Things to do:
- a) Rewrite the entries below the motorcycle review, starting with the first entry and going on through the line with "[281,75,331,97]", with "tongs" replaced by "spatulas" and all else unchanged.
- b) Carry on the Ducati Monster 696 review from the point where it stops.

Document:
-=-=-=-=-
Once underway, the desmo engine is deceiving – you can’t really tell how quickly you’re moving and accelerating. It’s less sensitive to throttle roll off than some other bikes I’ve ridden lately (BMW F650GS, and Ducati Hypermotard 1100), which should make it a little easier for beginners to feel comfortable with. If you crank your right wrist though you’re going to quickly get up to speeds where you can get yourself into some trouble; either the law enforcement kind or the ditch kind if you’re not riding within your abilities. I easily hit 165 km/hr during my run and the engine was still pulling.

I’d say if a beginner could ride this bike within their limits and responsibly then it may be a good beginner bike because of its smooth power delivery. You can have a relaxing rambling ride if you want or you can twist the throttle a little further to reveal more of the true potential of the Monster. This is a bike that you can really grow into - You won’t soon tire of its performance. I consider myself a pretty responsible rider but I don’t know that I would have had the willpower to resist seeing what the bike would do when I first started riding - maybe that’s just me though!

The 6-speed gearbox didn’t feel quite as smooth as it’s more expensive relative (the Hypermotard 1100S) that I rode the same weekend. Shifting requires a somewhat more purposeful amount of force than the HM1100S. I was a little too gentle with it at one point and got a false neutral. Shifts announce themselves with a little more of a clunk, particularly at slow speed. Nothing to be alarmed about; the bike I rode didn’t have a lot of kilometers on it and it would likely smooth out a little in time. It’s still a lot smoother shifting than my old Suzuki GS500 and I never had any mechanical troubles with that bike.

The clutch on the 696 is an Adler Power Torque Clutch (APTC) wet multiplate design. It’s a hydraulic control clutch, or 'slipper' clutch. It helps keep the clutch lever action light and easy, improves comfort while simultaneously reducing destabilizing rear wheel “lock-up” when you downshift a little too abruptly. It can be especially helpful in wet weather or other slippery conditions.

The instrument cluster is a small digital unit variety. This digital unit allows the display of a wealth of information such as speed, rev counter, clock, scheduled maintenance warning, oil temperature, trip fuel, air temperature, lap time, warning light for low oil pressure, fuel level, fuel reserve, neutral, turn signals, overrev, and immobilizer. The overrev light is a clearly visible reminder to upshift. It’s about the easiest light to notice on cluster when you're riding. Another nice feature is that it is Ducati Data Analyzer-ready if you really want to keep track of the bike and rider performance.
-=-=-=-=-
Working data:
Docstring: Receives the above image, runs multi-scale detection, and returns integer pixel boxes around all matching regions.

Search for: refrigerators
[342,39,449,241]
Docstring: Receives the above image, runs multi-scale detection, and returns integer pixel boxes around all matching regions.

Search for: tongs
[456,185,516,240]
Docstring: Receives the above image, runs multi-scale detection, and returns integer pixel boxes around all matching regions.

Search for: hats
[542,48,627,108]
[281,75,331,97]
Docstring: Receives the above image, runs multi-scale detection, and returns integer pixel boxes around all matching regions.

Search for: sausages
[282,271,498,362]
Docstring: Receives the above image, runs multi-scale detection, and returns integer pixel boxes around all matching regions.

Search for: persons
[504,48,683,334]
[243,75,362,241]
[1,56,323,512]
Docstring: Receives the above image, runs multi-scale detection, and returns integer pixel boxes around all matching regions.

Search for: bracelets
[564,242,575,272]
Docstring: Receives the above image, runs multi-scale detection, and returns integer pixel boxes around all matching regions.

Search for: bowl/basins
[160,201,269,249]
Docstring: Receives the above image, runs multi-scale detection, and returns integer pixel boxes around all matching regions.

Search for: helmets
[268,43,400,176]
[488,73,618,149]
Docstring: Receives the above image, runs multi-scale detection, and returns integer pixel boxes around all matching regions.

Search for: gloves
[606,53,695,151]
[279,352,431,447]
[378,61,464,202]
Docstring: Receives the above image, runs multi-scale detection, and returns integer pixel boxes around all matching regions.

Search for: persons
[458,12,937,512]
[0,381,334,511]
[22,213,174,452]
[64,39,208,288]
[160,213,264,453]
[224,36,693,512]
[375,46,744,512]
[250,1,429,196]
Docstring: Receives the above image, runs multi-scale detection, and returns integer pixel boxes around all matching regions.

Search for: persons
-=-=-=-=-
Expected responses:
- a)
Docstring: Receives the above image, runs multi-scale detection, and returns integer pixel boxes around all matching regions.

Search for: refrigerators
[342,39,449,241]
Docstring: Receives the above image, runs multi-scale detection, and returns integer pixel boxes around all matching regions.

Search for: spatulas
[456,185,516,240]
Docstring: Receives the above image, runs multi-scale detection, and returns integer pixel boxes around all matching regions.

Search for: hats
[542,48,627,108]
[281,75,331,97]

- b)
You may also be glad to hear that the scheduled maintenance warning light won’t come on quite so frequently as the past with Ducati’s new, less frequent, maintenance schedule. Ducati claims there is 50% less maintenance costs on new Ducati’s than on older machines.

The distinctly Ducati tank includes ingenious removable outer skins on the sides which makes it easy to change the personality of the Monster 696 with a new color. The skins also have couple mesh covered air intakes too that give it an athletic appearance. The air scoops allow more air to enter the airbox and even slightly increase the steering angle because of their positioning. The steering lock is up from the 695 to 64 degrees.

The tank is a 15l unit (3.5l of which is reserve). You can match the tank with a quickly removable rear seat cowl if you choose to. When removed, the rear seat cover reveals a place for you to bring along a friend.

At this price point you'd think that Ducati must have had to put some budget pieces on somewhere. Ducati didn’t burden this bike with good looks and budget parts though; it’s got some substance to go along with its style. The headlamp unit features a new triple arc main beam, while the rear light uses modern LED technology. The front brakes are the new benchmark for the category with two 320 mm discs and four-piston radial calipers while the rear gets a 245 mm disc, 2-piston caliper riding on Marchesini 17" wheels. All this performance and they still managed to trim a significant 7kg of mass from the 695. The weight savings means that the 696 weighs in at 355lbs (161kg) dry.

The frame is classic Ducati but new; it's a Hybrid Trellis frame with larger diameter tubes directly inspired by the 2007 World MotoGP title-winning Desmosedici GP7 machine. To this is attached a rear aluminium sub-frame.

For suspension you get a showa 43 mm upside-down fork in front with 120 mm / 4.7 in of travel. In the rear you’ll see a progressive linkage with preload and rebound Sachs adjustable monoshock. That’s good for 148 mm / 5.8 in of travel.

The new 696 also has a new exhaust system with re-routed down pipes that cleans up the look of the underside of the Monster. The pipes end with twin high mounted aluminum mufflers.

Affordable naked style bikes usually attract the aftermarket who come out with lots of great ways to customize and personalize the machines. The 696 follows along with this tradition of earlier Monsters with the availability of tons of accessories from Ducati.

You can buy all your accessories separately or you can get yourself a 696+ factory-personalised model and start from there. The 696+ model includes the aerodynamic single seat cover and micro bikini fairing. Here’s just a few of the available accessories:

- An assortment of Termignoni exhausts which not only look great but they give the Monster a bit more of a throaty growl. Optional seat cowl is also visible in this picture.

- Headlight fairing. It's small but the 696 I rode was equipped with one and I must say that it looks sharp.

- Rear seat cowl (partly visible below).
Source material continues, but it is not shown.